» **Raw data**
_____

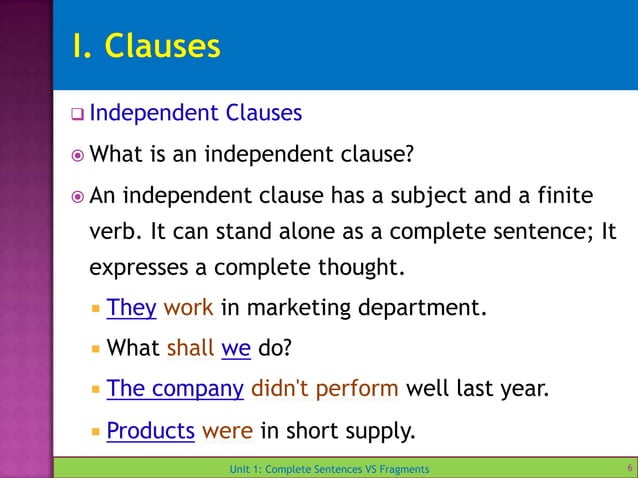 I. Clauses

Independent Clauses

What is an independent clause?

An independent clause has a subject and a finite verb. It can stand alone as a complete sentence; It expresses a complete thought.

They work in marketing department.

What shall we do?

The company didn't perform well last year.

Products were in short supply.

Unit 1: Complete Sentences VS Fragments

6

_____

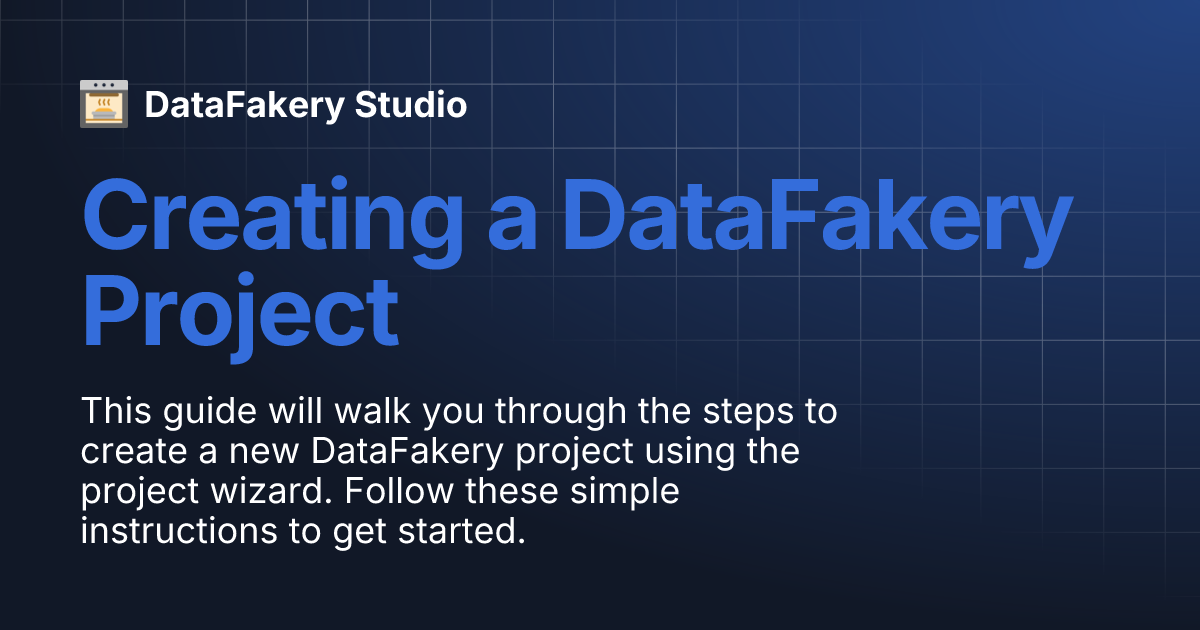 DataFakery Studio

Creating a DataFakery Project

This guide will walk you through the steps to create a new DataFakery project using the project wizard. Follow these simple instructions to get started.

_____

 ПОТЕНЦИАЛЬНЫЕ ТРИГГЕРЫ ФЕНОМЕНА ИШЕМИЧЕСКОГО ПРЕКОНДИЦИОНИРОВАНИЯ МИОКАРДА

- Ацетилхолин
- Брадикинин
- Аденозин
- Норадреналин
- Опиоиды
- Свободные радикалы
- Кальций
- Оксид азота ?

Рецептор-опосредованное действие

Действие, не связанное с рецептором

_____

Within the data above, the span starting at the line containing "Рецептор-опосредованное действие" and ending at the line containing "Действие, не связанное с рецептором" is to be retyped exactly, with no other lines.

Рецептор-опосредованное действие

Действие, не связанное с рецептором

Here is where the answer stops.